■ **Required work**:
Extract, verbatim, the stretch of rows from the line containing "What is the measurable" through the end of the rows, including both ends.

(Rows of scene-based questions)
# # # #
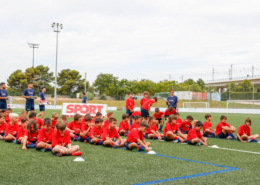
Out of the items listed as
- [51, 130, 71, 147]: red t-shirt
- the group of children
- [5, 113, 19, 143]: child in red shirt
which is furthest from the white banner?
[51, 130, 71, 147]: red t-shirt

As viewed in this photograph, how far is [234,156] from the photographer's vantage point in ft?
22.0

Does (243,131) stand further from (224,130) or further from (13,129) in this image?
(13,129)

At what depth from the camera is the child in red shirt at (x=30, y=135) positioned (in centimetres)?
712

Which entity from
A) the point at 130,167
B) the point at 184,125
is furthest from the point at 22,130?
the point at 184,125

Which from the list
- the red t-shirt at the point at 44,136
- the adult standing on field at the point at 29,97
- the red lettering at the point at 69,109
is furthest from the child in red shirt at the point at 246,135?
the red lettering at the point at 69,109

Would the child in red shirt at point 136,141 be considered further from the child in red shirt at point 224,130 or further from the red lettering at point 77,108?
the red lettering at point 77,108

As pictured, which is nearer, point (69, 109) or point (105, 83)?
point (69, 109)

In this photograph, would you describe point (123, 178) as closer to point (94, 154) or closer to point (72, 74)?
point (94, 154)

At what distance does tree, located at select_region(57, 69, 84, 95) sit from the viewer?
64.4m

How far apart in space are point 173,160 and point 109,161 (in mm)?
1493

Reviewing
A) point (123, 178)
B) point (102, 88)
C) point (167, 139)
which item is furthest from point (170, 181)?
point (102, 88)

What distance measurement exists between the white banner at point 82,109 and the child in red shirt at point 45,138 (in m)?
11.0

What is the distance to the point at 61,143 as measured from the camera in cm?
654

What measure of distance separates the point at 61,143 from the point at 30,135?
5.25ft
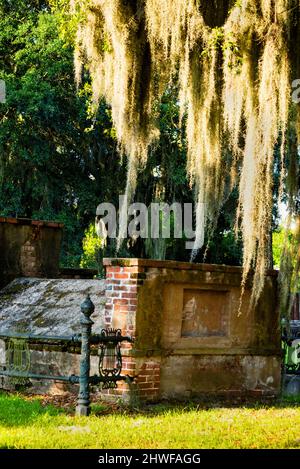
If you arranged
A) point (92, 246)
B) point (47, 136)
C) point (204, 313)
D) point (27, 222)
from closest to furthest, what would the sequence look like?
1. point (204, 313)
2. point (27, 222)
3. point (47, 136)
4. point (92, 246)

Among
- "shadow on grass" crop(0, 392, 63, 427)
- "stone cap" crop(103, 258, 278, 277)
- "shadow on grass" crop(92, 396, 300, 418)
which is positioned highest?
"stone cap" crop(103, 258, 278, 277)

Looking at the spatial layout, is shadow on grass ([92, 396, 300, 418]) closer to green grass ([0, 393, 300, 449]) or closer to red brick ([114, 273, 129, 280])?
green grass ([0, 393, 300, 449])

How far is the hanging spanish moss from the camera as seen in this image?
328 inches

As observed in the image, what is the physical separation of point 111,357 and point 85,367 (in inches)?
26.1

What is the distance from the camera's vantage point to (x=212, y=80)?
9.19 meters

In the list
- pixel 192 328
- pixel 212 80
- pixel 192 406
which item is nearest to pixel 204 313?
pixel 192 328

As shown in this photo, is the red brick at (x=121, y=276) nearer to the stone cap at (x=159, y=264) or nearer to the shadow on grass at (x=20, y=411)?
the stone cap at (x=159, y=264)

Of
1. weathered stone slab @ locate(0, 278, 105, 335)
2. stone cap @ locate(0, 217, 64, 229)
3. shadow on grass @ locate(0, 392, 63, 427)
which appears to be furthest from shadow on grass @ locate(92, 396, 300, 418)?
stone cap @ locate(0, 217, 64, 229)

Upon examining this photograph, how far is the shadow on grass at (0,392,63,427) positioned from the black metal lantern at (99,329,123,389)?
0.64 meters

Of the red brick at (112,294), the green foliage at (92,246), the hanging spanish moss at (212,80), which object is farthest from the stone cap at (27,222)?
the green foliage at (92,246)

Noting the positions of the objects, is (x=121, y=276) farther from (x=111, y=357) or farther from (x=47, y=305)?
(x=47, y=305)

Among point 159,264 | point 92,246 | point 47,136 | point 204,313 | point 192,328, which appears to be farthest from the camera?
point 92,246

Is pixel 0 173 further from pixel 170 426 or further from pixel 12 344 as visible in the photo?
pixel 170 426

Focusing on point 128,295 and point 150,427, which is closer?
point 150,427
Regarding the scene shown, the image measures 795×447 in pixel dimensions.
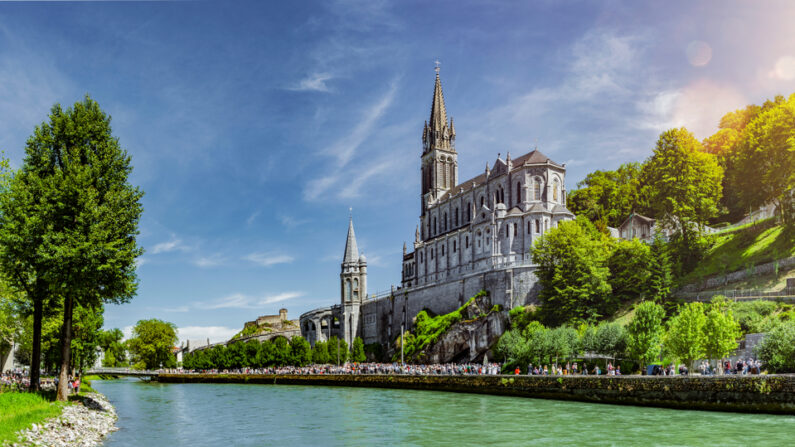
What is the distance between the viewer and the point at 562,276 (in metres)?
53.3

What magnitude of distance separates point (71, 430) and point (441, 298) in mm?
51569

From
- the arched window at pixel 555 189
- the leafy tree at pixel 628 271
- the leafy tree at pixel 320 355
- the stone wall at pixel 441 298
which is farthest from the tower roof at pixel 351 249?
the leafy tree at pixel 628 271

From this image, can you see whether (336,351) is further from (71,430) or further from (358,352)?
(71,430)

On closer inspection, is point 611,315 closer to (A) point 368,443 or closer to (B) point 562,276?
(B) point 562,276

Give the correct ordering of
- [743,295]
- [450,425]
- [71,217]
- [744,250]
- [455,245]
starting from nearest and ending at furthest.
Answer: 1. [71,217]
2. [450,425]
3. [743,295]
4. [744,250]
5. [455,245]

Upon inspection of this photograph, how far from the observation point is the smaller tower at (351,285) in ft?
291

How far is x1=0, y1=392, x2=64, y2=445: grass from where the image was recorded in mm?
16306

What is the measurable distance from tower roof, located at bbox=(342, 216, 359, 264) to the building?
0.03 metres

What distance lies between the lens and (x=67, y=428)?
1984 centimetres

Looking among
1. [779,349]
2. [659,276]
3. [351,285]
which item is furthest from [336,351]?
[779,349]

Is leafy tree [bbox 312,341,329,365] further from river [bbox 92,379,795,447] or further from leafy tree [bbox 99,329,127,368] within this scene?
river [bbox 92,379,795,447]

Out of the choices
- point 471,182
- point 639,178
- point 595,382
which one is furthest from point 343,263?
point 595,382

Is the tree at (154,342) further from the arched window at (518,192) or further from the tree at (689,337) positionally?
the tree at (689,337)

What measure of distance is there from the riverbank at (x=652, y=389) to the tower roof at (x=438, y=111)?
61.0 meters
# # # #
■ **Result for this task**:
What is the measurable distance from tower roof, located at bbox=(342, 216, 359, 264) to the building?
0.03 metres

What distance lies between the lens and (x=67, y=428)?
1984 centimetres

Looking among
1. [779,349]
2. [659,276]
3. [351,285]
which item is furthest from [336,351]?
[779,349]

Is leafy tree [bbox 312,341,329,365] further from river [bbox 92,379,795,447] or further from leafy tree [bbox 99,329,127,368] within this scene?
river [bbox 92,379,795,447]

Out of the choices
- point 471,182
- point 639,178
- point 595,382
which one is furthest from point 343,263?
point 595,382

Is the tree at (154,342) further from the arched window at (518,192) or further from the tree at (689,337) positionally?
the tree at (689,337)

What measure of distance is there from the riverbank at (x=652, y=389) to the tower roof at (x=438, y=111)?
61.0 meters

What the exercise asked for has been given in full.